• _Exercise prompt_: Reproduce verbatim the material from the line containing "Is [168,144] nearer" through to the end of the material, including both that line and the final one.

• _Data for the task_:
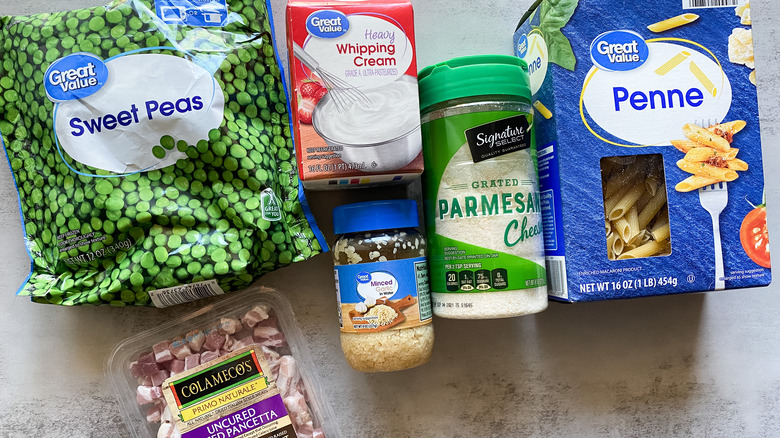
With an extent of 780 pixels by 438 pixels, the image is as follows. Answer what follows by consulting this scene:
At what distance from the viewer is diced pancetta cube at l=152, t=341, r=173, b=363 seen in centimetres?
84

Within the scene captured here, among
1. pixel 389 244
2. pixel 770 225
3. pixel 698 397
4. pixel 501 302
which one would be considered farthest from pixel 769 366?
pixel 389 244

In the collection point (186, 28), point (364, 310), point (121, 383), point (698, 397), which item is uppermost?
point (186, 28)

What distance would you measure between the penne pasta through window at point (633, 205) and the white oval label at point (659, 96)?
4 centimetres

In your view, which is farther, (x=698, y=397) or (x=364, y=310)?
(x=698, y=397)

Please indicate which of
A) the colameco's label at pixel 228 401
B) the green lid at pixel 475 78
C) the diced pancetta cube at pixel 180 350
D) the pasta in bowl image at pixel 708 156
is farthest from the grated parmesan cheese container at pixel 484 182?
the diced pancetta cube at pixel 180 350

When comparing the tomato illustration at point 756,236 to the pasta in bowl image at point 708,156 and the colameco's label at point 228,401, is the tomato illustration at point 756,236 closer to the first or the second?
the pasta in bowl image at point 708,156

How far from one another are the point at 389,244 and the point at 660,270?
0.38 m

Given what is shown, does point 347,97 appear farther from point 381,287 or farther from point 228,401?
point 228,401

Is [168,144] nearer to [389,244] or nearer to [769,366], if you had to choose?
[389,244]

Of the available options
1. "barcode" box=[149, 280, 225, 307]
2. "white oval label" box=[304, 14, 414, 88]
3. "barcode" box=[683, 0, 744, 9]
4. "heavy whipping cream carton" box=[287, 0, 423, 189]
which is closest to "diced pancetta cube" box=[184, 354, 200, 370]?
"barcode" box=[149, 280, 225, 307]

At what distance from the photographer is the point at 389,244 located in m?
0.77

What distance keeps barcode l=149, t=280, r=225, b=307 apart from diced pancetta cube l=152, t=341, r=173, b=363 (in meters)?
0.10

• _Correct result_:
Is [168,144] nearer to [389,244] or nearer to [769,366], if you had to choose?
[389,244]

Of the available options
1. "barcode" box=[149, 280, 225, 307]
2. "white oval label" box=[304, 14, 414, 88]
3. "barcode" box=[683, 0, 744, 9]
4. "heavy whipping cream carton" box=[287, 0, 423, 189]
which is closest to "diced pancetta cube" box=[184, 354, 200, 370]?
"barcode" box=[149, 280, 225, 307]

At what distance from the photographer is the point at 389,244 located in m?
0.77

What distance keeps barcode l=149, t=280, r=225, b=307 apart from diced pancetta cube l=152, t=341, r=173, b=363 (in meters)?
0.10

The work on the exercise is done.